The fact is that the U.S. military does have to follow the Geneva Conventions and laws of war, regardless of who we fight. Do I understand what may have caused those Marines to urinate on the bodies? Yes. However, as leaders we instill in our troops that we are held to higher standards than the civilian world. But if we don’t hold them to those standards, what are we teaching them?

When did we stop holding people accountable for their actions?

My question: What’s the limit? Urinating on corpses, throwing a puppy over a bridge, helping others to beat a sheep, raping and murdering a teenager and her family, murdering civilians — oh, that’s OK. You suffered through the unimaginable. You get a pass for the rest of your life when you commit any type of crime.

I’m not saying “off with their head,” but order and discipline go out the window when you start excusing people of bad or misguided behaviors.

I don’t get where people say “where’s the outrage” when atrocities are committed toward our troops. I recall an extreme amount of outrage when our troops’ bodies were desecrated by enemies.
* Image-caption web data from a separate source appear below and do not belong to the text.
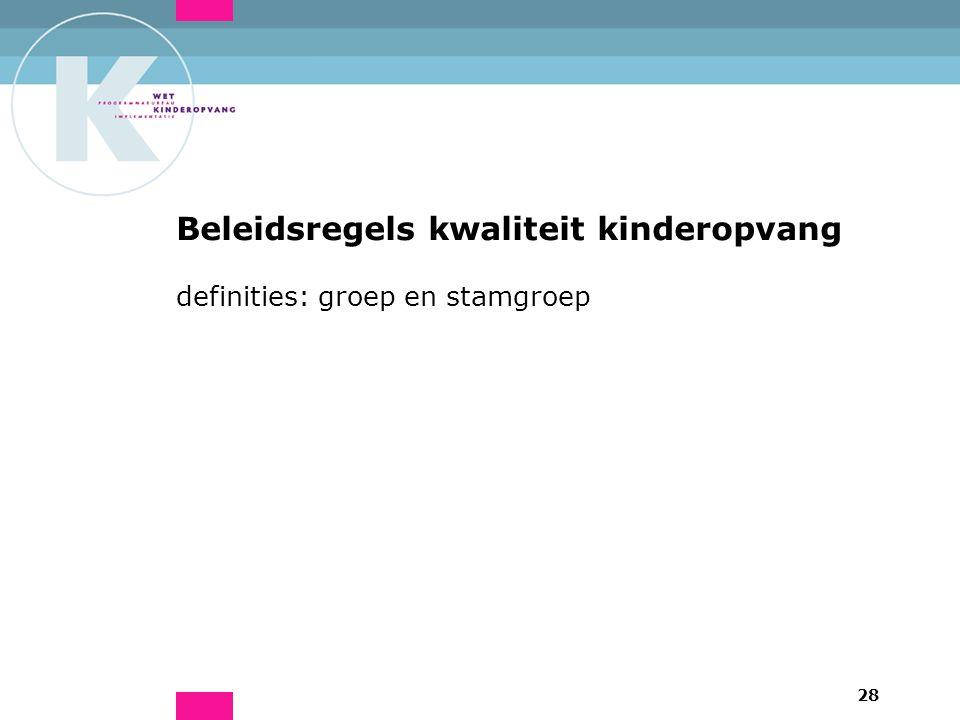 28 Beleidsregels kwaliteit kinderopvang definities: groep en stamgroep
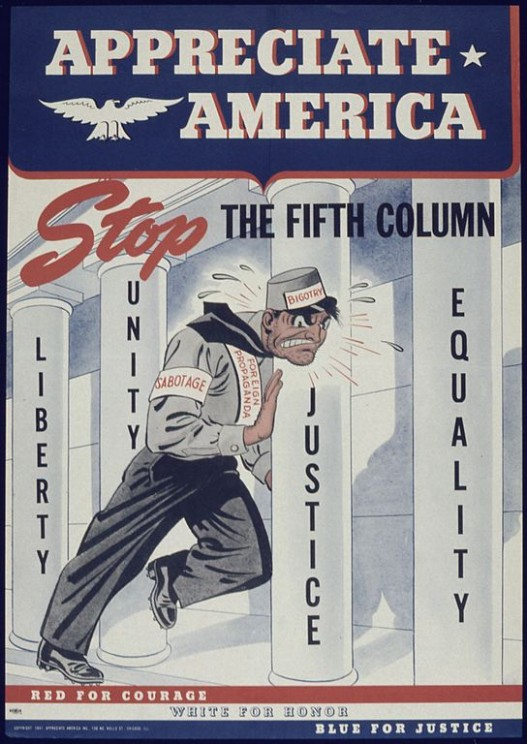 """Appreciate America Stop the Fifth Column"" by U.S. National Archives and Records Administration. Public Domain via Wikimedia Commons."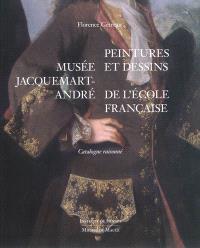 Musée Jacquemart-André : peintures et dessins de l'école française : catalogue raisonné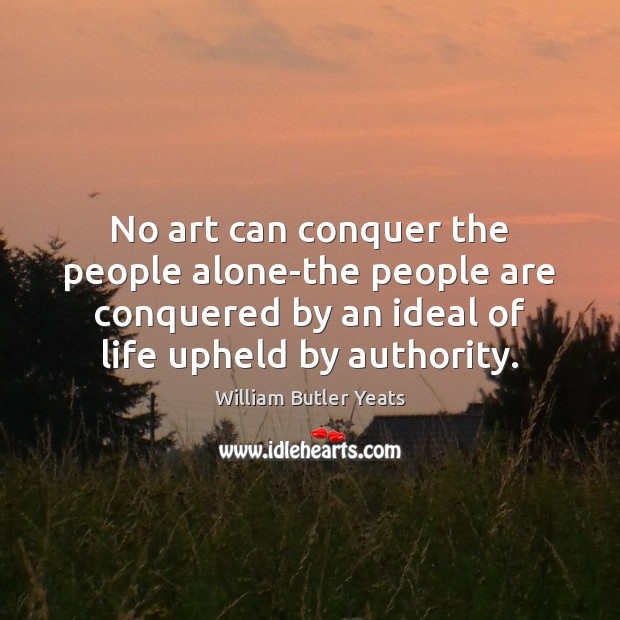 No art can conquer the people alone-the people are conquered by an William Butler Yeats Picture Quote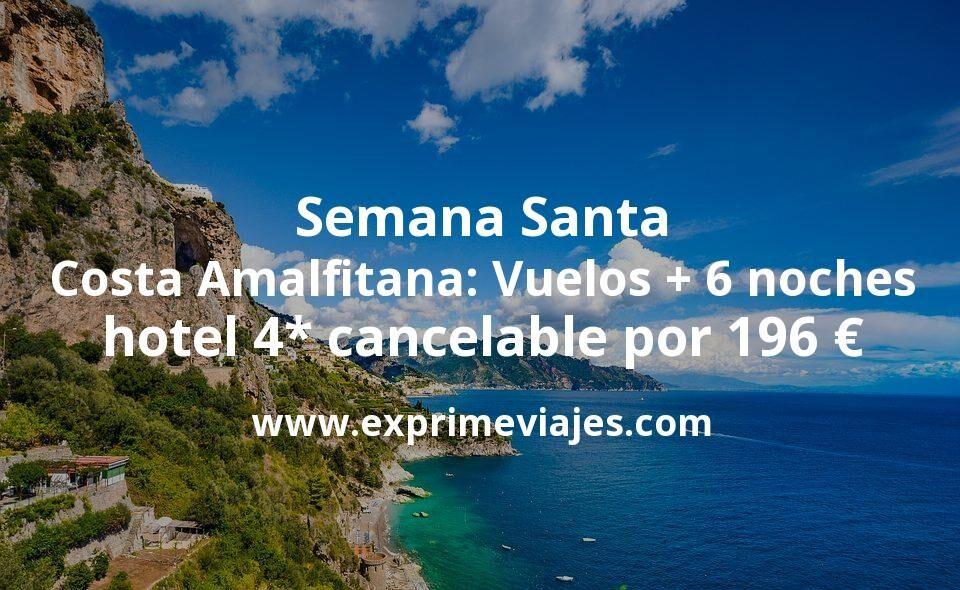 Semana Santa Costa Amalfitana: Vuelos + 6 noches hotel 4* cancelable por 196euros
I don’t see that anyone is throwing the Marines “into the fire.” If they had recorded themselves drinking and driving, doing drugs or committing any other crime, would people give them a pass on that too? Or would they expect them to be disciplined?

Staff Sgt. Kelly Calder

Fort Riley, Kan.

Anti-abortion column unfair

I was very disappointed to see Star Parker’s Jan. 23 column “Celebrate ruling favoring ultrasound law” in Stars and Stripes. I try and keep an open mind, but clearly the columnist has a very narrow viewpoint on the topic.

While I realize it was on the Opinion page, it is still unfortunate to see someone write with unrealistic and untrue information on the flip side of the argument because it conflicts with her point of view. If Parker is going to write a column, she shouldn’t highlight her ignorance regarding the topic in an attempt to push her beliefs on others.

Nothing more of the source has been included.